Joaquin Phoenix is one of those rare actors who seems to disappear in almost every role he plays, his physicality and mannerisms uniquely rebuilt with each character he takes on. In You Were Never Really Here, Phoenix pairs up with writer-director Lynne Ramsay (We Need To Talk About Kevin) to become Joe: a hulking, PTSD-suffering, war-vet-turned-hit-man, whose weapon of choice is a ball-peen hammer. And as much as Joe appears to hate himself—we open with a scene of him covering his head in a plastic bag and breathing deeply—he makes it impossible for us to do the same.
For although he prefers his kills blunt and bloody, it doesn’t take long to realize Joe is really the good guy in a bad world. Joe has recently been hired to rescue Nina (Ekaterina Samsonov), the thirteen-year-old daughter of a senator who has been kidnapped by high-profile sex traffickers and is being held in a heavily guarded uptown New York brownstone. Although the plot (and Jonathan Ames’ novella from which the movie is based) appears ripped from a pulp thriller, those familiar with Ramsay’s work know to expect something different.
If nothing else, You Were Never Really Here is a churning, stylistically rich, sensory experience.
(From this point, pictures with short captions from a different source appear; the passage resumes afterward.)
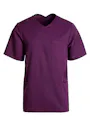 Kentaur Unisex Cross Neck Top 15519-944 miniatuur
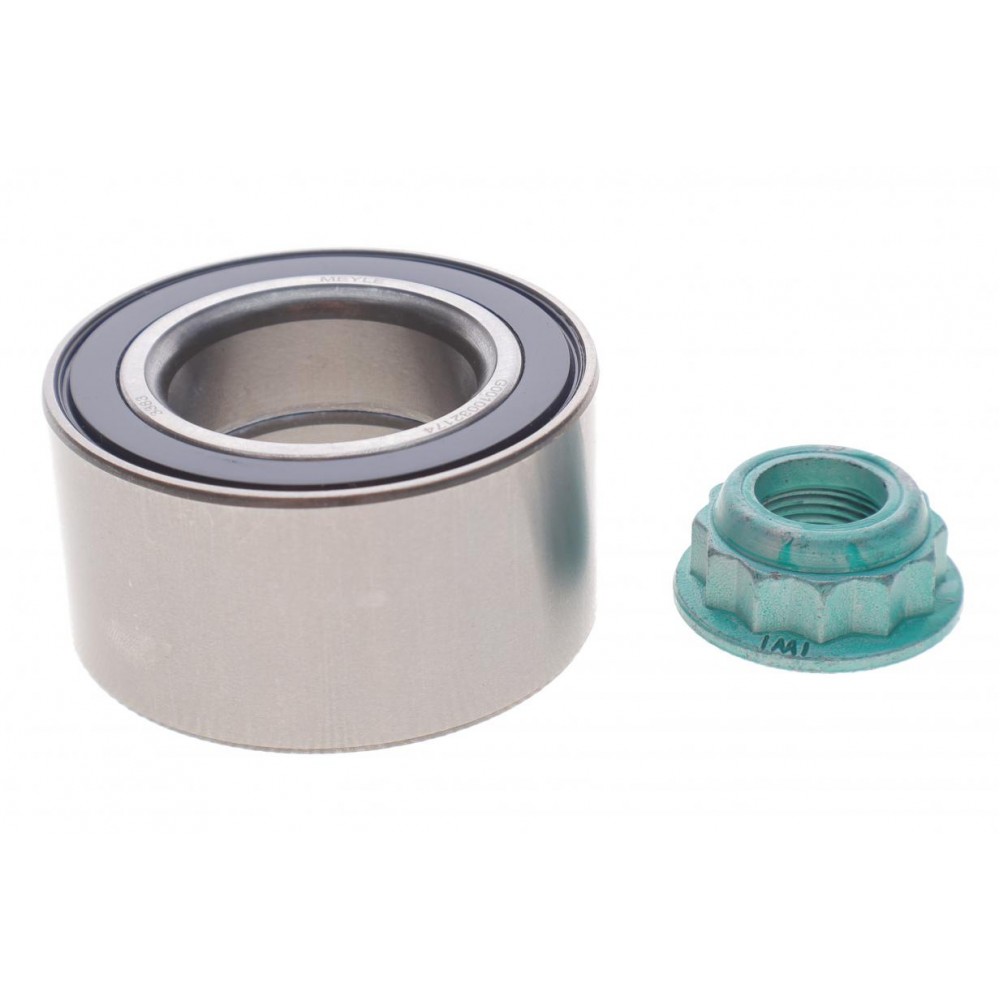 100 498 0135/SK MEYLE Комплект підшипника ступиці колеса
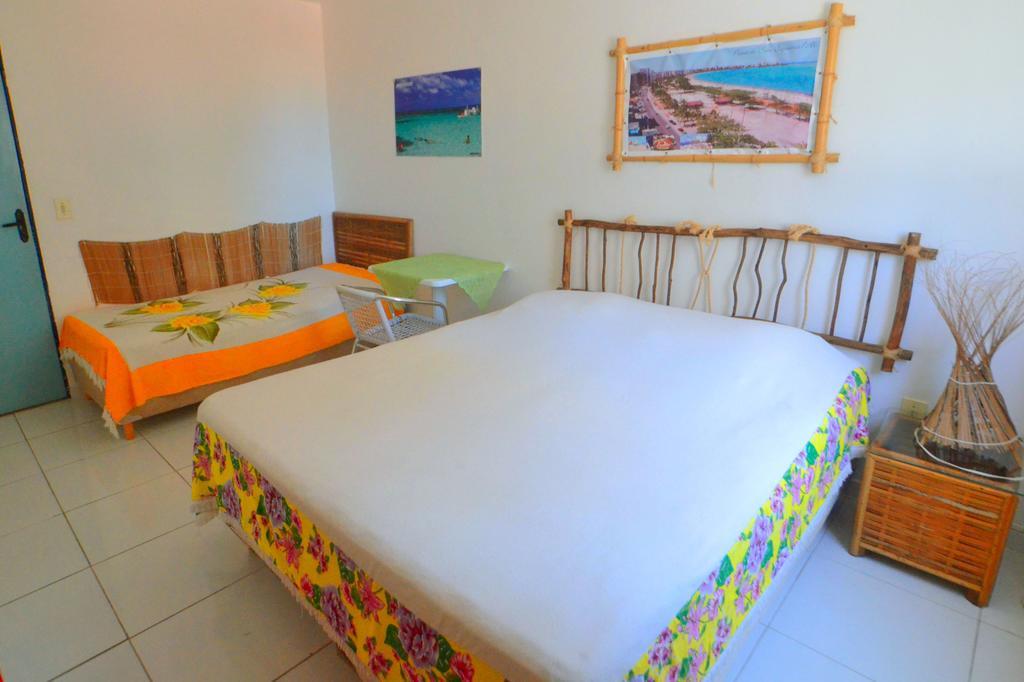 Pensão Estalagem Maceió 3*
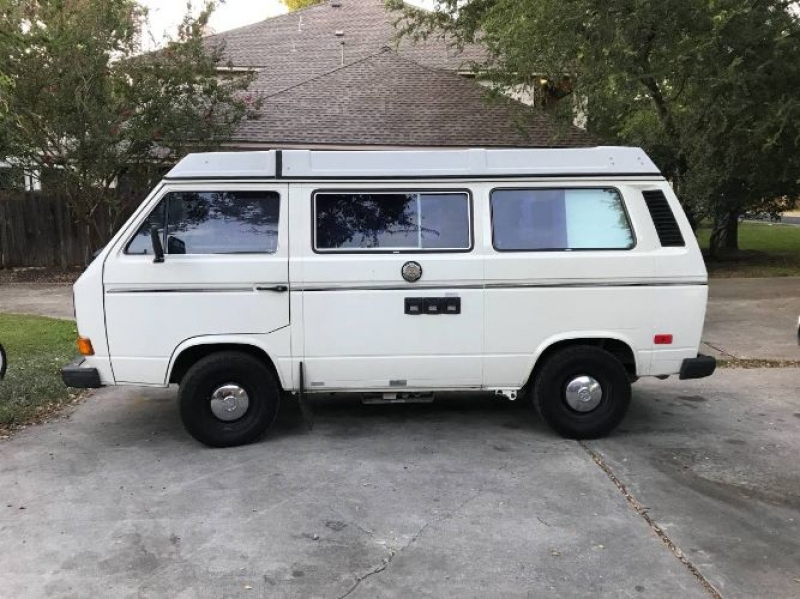 1982 Volkswagen Vanagon for sale in Michigan (ID-113151) 1982 Volkswagen Vanagon for sale in Michigan (ID-113151)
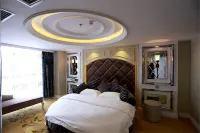 Huangchao Hotel Hotels in Dechang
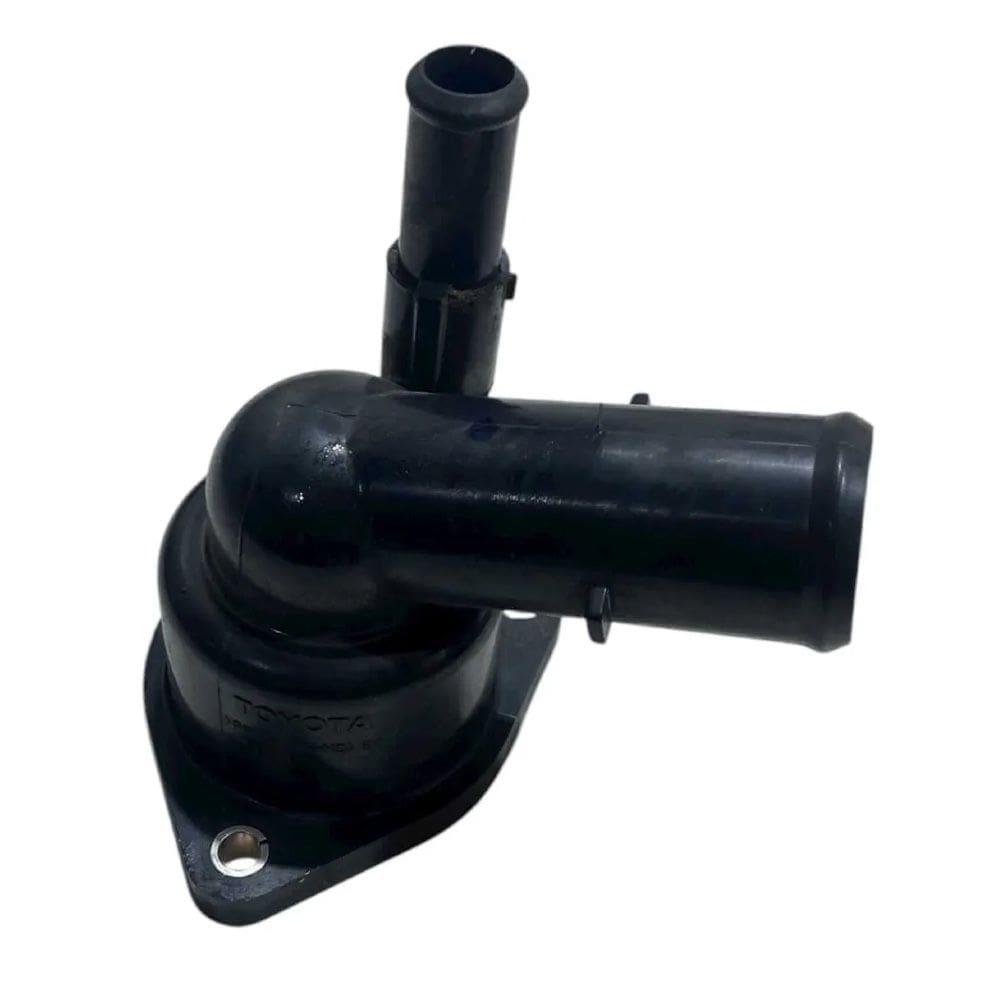 Carcaça Válvula Termostática Toyota Corolla 2021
Jonny Greenwood’s (Phantom Thread, There Will Be Blood) flawless score picks up the throbbing street sounds and melds it with the interior mindscape of Joe’s guilt ridden conscious. Ramsey’s favored POV shots, and crafty scene splicing between traumatic flashbacks and current bloodbaths, tell the story of a man who is deeply empathetic, intent on carrying the wrongs of society all on his own back.
The film shines brightest in the quiet moments where Joe has put down his hammer and Phoenix is allowed the opportunity to bring out the subtle complexities of his character and the way he engages with the world: a touching scene where Joe hums a song with his aging mother (Judith Roberts) as they polish her cutlery, an exchange of tender compassion with young Nina in his car, a thoroughly memorable moment with a dying victim as they sing along together to Charlene’s “I’ve Never Been to Me.”
But for all of the perfectly rendered moments, the film is equally littered with confusion and half-hit notes. No character besides Phoenix’s Joe is allowed to develop into anything three-dimensional. The rest of the film’s world remains nothing but a hollow backdrop to Joe’s interior conflict. Even Joe’s own backstory is a challenge to piece together from the split-second clips of extreme close-ups, flared lighting, and the unreliable narrative of Joe’s own thoughts.
Ramsey famously sent Phoenix an audio file of Fourth of July fireworks before filming, telling him, “that’s what’s happening inside Joe’s head.” Although that approach may have helped Phoenix deliver potentially one of his best performances to date, it ultimately led to the creation of a film that seems to flicker with a crude energy that never manifests into anything that feels complete. For all of the film’s technical prowess, of which there is undoubtedly a clear abundance, You Were Never Really Here fails to leave a lasting impression.